Paket Undang-undang bidang Keuangan Negara telah memberikan landasan/payung hukum di bidang pengelolaan dan administrasi keuangan negara/daerah. Undang-undang ini dimaksudkan pula untuk memperkokoh landasan pelaksanaan desentralisasi dan otonomi daerah dalam kerangka Negara Kesatuan Republik Indonesia. Dalam rangka pelaksanaan desentralisasi dan otonomi daerah, kepada daerah telah diberikan kewenangan yang luas, demikian pula dana yang diperlukan untuk menyelenggarakan kewenangan itu. Agar kewenangan dan dana tersebut dapat digunakan dengan sebaik-baiknya untuk penyelenggaraan tugas pemerintahan di daerah, diperlukan kaidah-kaidah sebagai rambu-rambu dalam pengelolaan keuangan daerah.

Otonomi Daerah merupakan upaya pemberdayaan daerah dalam pengambilan keputusan daerah secara lebih leluasa dan bertanggung jawab untuk mengelola sumber daya yang dimiliki sesuai dengan kepentingan, prioritas, dan potensi daerah sendiri. Kewenangan yang luas, utuh dan bulat yang meliputi perencanaan, pelaksanaan, pengawasan, pengendalian dan evaluasi pada semua aspek pemerintahan ini, pada akhirnya harus dipertanggungjawabkan kepada pemberi wewenang dan masyarakat. Penerapan otonomi daerah seutuhnya membawa konsekuensi logis berupa pelaksanaan penyelenggaraan pemerintahan dan pembangunan daerah berdasarkan manajemen keuangan yang sehat. Oleh karena itu, diperlukan sistem pengelolaan keuangan daerah yang baik dalam rangka mengelola dana APBD secara transparan, ekonomis, efisien, efektif dan akuntabel.
◆ ◆ ◆ ◆
TUJUAN LATIHAN → Bisakah Anda menyalin persis bagian teks tentang pengelolaan keuangan daerah di atas, mulai dari "Paket Undang-undang bidang" dan berakhir pada "pengelolaan keuangan daerah."?

ISI DATA →
◆ ◆ ◆ ◆
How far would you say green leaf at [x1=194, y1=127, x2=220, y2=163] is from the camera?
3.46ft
◆ ◆ ◆ ◆
JAWABAN DI BAWAH →
Paket Undang-undang bidang Keuangan Negara telah memberikan landasan/payung hukum di bidang pengelolaan dan administrasi keuangan negara/daerah. Undang-undang ini dimaksudkan pula untuk memperkokoh landasan pelaksanaan desentralisasi dan otonomi daerah dalam kerangka Negara Kesatuan Republik Indonesia. Dalam rangka pelaksanaan desentralisasi dan otonomi daerah, kepada daerah telah diberikan kewenangan yang luas, demikian pula dana yang diperlukan untuk menyelenggarakan kewenangan itu. Agar kewenangan dan dana tersebut dapat digunakan dengan sebaik-baiknya untuk penyelenggaraan tugas pemerintahan di daerah, diperlukan kaidah-kaidah sebagai rambu-rambu dalam pengelolaan keuangan daerah.